_GIVEN DATA_
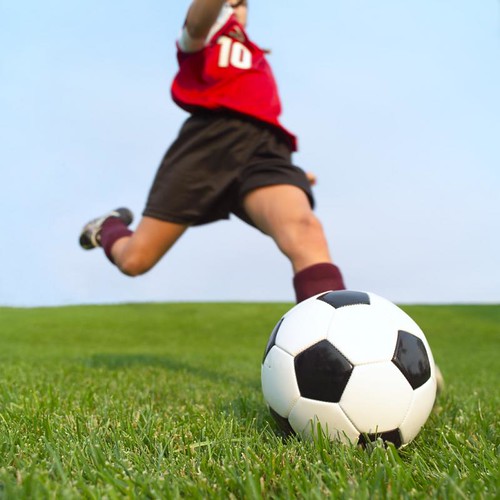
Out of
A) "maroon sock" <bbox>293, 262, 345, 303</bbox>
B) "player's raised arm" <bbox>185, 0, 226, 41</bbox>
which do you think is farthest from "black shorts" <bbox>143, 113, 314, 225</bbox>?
"maroon sock" <bbox>293, 262, 345, 303</bbox>

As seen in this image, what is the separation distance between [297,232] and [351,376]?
1584 millimetres

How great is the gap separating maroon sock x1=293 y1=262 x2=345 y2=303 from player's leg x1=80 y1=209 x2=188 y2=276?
1.40 metres

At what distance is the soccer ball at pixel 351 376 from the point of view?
2.03 metres

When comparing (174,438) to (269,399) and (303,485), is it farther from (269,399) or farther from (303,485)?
(303,485)

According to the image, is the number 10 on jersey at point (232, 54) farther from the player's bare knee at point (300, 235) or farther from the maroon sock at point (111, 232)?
the maroon sock at point (111, 232)

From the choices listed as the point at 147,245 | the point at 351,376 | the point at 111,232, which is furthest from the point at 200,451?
the point at 111,232

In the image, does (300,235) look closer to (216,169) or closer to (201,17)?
(216,169)

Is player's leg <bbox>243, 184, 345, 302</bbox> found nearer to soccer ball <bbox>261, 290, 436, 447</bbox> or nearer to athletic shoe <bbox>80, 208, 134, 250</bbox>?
soccer ball <bbox>261, 290, 436, 447</bbox>

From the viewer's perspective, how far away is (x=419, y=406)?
212 cm

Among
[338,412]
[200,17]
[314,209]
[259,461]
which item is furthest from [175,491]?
[200,17]

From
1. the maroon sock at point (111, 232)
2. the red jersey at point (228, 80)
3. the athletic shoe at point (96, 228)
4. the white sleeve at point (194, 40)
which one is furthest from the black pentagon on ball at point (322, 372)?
the athletic shoe at point (96, 228)

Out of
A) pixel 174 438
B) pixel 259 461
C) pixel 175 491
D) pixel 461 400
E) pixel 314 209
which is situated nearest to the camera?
pixel 175 491

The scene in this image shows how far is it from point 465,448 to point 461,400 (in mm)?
1557

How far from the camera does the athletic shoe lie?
17.2 ft
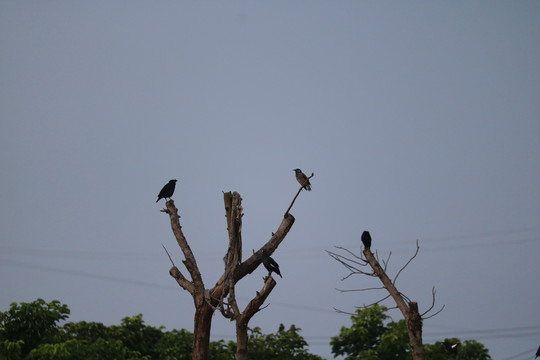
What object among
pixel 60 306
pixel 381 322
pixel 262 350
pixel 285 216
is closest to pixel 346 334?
pixel 381 322

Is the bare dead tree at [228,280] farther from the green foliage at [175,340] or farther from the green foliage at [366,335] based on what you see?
the green foliage at [366,335]

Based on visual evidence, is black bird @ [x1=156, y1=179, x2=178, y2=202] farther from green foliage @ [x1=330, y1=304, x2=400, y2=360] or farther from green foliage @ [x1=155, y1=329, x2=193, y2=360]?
green foliage @ [x1=330, y1=304, x2=400, y2=360]

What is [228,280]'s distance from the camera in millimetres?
11680

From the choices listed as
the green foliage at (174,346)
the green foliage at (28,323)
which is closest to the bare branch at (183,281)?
the green foliage at (28,323)

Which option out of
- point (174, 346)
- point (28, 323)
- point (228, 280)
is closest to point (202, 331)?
point (228, 280)

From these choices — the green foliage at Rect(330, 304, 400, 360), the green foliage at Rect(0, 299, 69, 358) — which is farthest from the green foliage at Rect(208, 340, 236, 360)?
the green foliage at Rect(0, 299, 69, 358)

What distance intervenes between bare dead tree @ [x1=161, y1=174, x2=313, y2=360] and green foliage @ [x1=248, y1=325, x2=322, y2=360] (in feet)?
58.3

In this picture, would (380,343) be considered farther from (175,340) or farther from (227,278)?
(227,278)

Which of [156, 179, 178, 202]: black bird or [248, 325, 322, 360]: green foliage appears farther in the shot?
[248, 325, 322, 360]: green foliage

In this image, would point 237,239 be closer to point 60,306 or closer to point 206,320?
point 206,320

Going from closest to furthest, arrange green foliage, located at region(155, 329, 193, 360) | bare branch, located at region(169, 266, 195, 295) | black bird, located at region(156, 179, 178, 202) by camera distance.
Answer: bare branch, located at region(169, 266, 195, 295), black bird, located at region(156, 179, 178, 202), green foliage, located at region(155, 329, 193, 360)

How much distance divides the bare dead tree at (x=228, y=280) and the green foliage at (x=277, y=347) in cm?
1778

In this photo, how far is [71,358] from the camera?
1888 cm

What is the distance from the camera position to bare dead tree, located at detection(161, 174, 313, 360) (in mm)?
11047
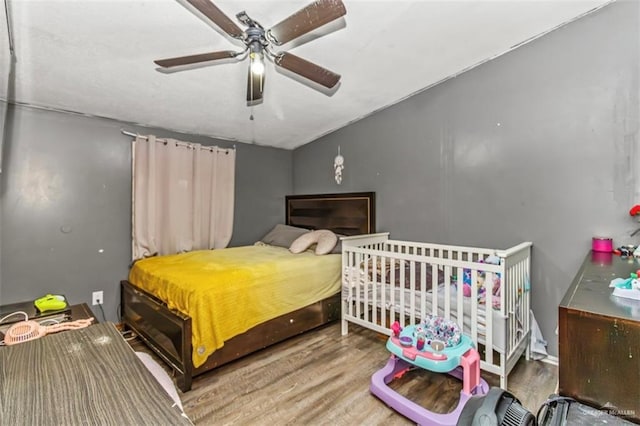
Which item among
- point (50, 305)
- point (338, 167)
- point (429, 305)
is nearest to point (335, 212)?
point (338, 167)

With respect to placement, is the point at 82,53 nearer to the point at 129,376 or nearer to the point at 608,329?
the point at 129,376

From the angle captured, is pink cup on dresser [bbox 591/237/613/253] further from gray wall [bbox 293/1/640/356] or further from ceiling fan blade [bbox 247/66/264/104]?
ceiling fan blade [bbox 247/66/264/104]

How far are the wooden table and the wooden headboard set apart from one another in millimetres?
2718

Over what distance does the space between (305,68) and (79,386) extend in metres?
1.75

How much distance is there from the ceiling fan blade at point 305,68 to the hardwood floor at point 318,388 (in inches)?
78.8

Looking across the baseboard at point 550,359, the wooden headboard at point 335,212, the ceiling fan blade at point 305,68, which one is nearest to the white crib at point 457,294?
the baseboard at point 550,359

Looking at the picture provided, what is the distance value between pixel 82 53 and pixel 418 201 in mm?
2898

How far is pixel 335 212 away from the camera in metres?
3.65

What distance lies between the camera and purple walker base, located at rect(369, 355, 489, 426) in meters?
1.52

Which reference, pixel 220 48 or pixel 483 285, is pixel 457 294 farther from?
pixel 220 48

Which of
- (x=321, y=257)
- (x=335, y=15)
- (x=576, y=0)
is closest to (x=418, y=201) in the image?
(x=321, y=257)

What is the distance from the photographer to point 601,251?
191 cm

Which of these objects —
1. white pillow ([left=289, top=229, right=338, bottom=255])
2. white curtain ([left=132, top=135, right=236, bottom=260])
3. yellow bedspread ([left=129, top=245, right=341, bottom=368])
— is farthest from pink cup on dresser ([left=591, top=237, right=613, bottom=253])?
white curtain ([left=132, top=135, right=236, bottom=260])

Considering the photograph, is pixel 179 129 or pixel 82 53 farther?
pixel 179 129
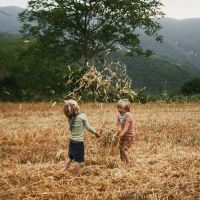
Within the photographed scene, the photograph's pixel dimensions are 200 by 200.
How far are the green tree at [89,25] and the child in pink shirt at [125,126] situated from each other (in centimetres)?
2927

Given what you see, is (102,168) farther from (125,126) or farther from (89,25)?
(89,25)

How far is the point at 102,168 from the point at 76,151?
0.65 metres

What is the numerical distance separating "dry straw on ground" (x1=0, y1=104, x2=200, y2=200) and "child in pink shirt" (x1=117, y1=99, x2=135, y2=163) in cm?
29

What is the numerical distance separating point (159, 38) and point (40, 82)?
1067cm

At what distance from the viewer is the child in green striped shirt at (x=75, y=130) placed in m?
9.07

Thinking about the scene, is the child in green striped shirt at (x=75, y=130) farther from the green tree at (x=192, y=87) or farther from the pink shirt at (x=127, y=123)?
the green tree at (x=192, y=87)

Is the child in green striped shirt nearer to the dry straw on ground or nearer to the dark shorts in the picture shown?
the dark shorts

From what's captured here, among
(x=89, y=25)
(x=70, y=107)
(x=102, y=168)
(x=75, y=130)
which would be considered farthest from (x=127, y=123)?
(x=89, y=25)

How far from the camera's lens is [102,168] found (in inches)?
371

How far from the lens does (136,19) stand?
39562 mm

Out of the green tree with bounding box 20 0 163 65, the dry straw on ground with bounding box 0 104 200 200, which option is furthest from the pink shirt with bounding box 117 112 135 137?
the green tree with bounding box 20 0 163 65

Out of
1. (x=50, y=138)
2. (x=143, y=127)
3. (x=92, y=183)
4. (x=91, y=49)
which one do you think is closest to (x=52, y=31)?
(x=91, y=49)

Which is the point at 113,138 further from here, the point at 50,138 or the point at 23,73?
the point at 23,73

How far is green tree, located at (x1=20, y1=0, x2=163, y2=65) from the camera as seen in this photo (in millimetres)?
39531
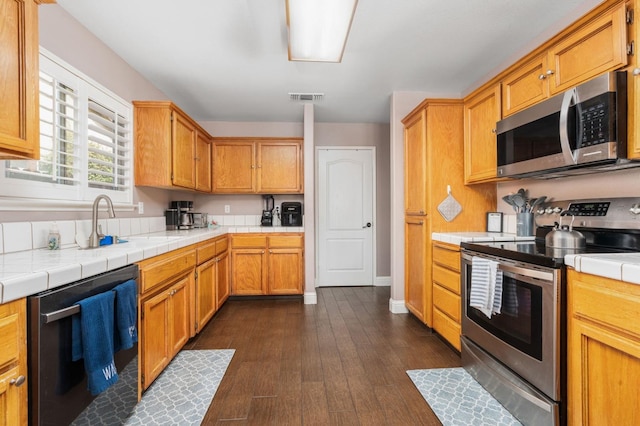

_REQUEST_
Rewrite the lines from the one holding "From what's captured here, among" through the end of the records, inclusive, switching "furthest" to "farthest" and keeping everything else the same. Leave the pictures out of your answer.

_EXERCISE SOLUTION_
From what's captured here, among
(x=89, y=25)
(x=70, y=107)
(x=102, y=168)
(x=75, y=130)
which would be considered farthest from (x=127, y=123)?
(x=89, y=25)

How far from the camera's lens is [102,168] found (in inches)?
371

How far from the lens does (136,19) stand?
39562 mm

Out of the green tree with bounding box 20 0 163 65, the dry straw on ground with bounding box 0 104 200 200, which option is farthest from the pink shirt with bounding box 117 112 135 137?
the green tree with bounding box 20 0 163 65

Out of
1. (x=50, y=138)
2. (x=143, y=127)
3. (x=92, y=183)
4. (x=91, y=49)
which one do you think is closest to (x=52, y=31)?
(x=91, y=49)

Which is the point at 113,138 further from here, the point at 50,138 or the point at 23,73?
the point at 23,73

How far is green tree, located at (x1=20, y1=0, x2=163, y2=65) from the camera as seen in this photo (in millimetres)?
39531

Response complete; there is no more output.